Vous l’aurez compris, A Way Out est un jeu assez bancal. Toutefois, n’allez pas croire que les défauts l’emportent sur le titre de Hazelight Studios. Au contraire. Visuellement déjà, sans être une vitrine technique, l’ensemble du jeu est agréable à l’œil, bien aidé par une esthétique et un univers empruntant beaucoup aux films des années 70-80. On se surprendra même parfois à s’arrêter pour simplement observer le paysage. De même, si leurs animations sont un peu rigides, les performances des comédiens principaux sont plutôt réussies et soulignent bien leurs caractères opposés jusque dans le gameplay (vous devrez parfois choisir entre les méthodes de Vincent et Leo, ou la méthode douce et la méthode forte). Quant aux variétés de gameplay dont nous parlions plus haut, quand bien même elles ratent parfois le coche, il convient tout de même de saluer la volonté du studio de proposer une expérience sans cesse renouvelée.
A Way Out nourrissait beaucoup d’espoirs depuis son annonce et avait dans sa manche beaucoup d’atouts. Malheureusement, le titre de Hazelight Studios, peut-être trop ambitieux, est finalement très bancal, autant dans son écriture que son gameplay ou sa mise en scène. Il parvient toutefois à offrir une agréable expérience grâce à quelques moments touchants, de sympathiques influences cinématographiques secondées par un côté nanar amusant, et surtout grâce à la coopération au centre du titre.

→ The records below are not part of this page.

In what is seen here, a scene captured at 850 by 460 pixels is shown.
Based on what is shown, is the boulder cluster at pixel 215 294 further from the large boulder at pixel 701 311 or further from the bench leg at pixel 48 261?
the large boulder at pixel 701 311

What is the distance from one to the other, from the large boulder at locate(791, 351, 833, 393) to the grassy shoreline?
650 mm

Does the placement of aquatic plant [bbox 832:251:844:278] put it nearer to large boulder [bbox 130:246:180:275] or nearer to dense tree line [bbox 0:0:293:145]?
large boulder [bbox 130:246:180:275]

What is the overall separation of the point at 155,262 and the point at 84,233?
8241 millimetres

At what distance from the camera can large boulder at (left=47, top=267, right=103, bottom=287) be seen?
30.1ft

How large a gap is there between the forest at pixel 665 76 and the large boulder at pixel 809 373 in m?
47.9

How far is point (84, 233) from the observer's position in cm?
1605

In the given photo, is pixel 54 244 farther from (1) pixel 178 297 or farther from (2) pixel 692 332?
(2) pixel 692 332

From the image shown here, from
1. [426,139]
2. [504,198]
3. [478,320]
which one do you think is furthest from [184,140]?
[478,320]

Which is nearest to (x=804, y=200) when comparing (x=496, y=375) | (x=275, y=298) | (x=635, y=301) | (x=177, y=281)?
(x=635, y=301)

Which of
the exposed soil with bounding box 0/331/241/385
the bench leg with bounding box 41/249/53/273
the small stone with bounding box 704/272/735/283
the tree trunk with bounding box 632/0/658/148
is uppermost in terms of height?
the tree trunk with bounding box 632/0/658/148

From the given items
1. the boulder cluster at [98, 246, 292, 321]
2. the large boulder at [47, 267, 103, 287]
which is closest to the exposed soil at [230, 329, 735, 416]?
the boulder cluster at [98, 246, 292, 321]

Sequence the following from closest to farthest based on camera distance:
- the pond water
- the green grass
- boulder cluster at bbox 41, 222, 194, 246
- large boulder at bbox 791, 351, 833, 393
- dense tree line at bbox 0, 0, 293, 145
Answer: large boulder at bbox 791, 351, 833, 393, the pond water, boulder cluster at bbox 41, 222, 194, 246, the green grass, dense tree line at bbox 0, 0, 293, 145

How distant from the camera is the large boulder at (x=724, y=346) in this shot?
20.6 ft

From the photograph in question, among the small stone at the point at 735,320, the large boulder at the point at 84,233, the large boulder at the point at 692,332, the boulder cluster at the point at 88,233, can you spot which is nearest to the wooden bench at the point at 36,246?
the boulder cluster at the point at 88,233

En nous renvoyant directement à une époque où le online n’avait pas encore pris le pas sur le plaisir de se réunir autour de la même console, A Way Out remporte l’adhésion en rejoignant le rang de ces jeux dont, malgré leurs imperfections, on reparle avec amusement et nostalgie des années plus tard avec celui/celle avec qui l’on aura partagé l’aventure.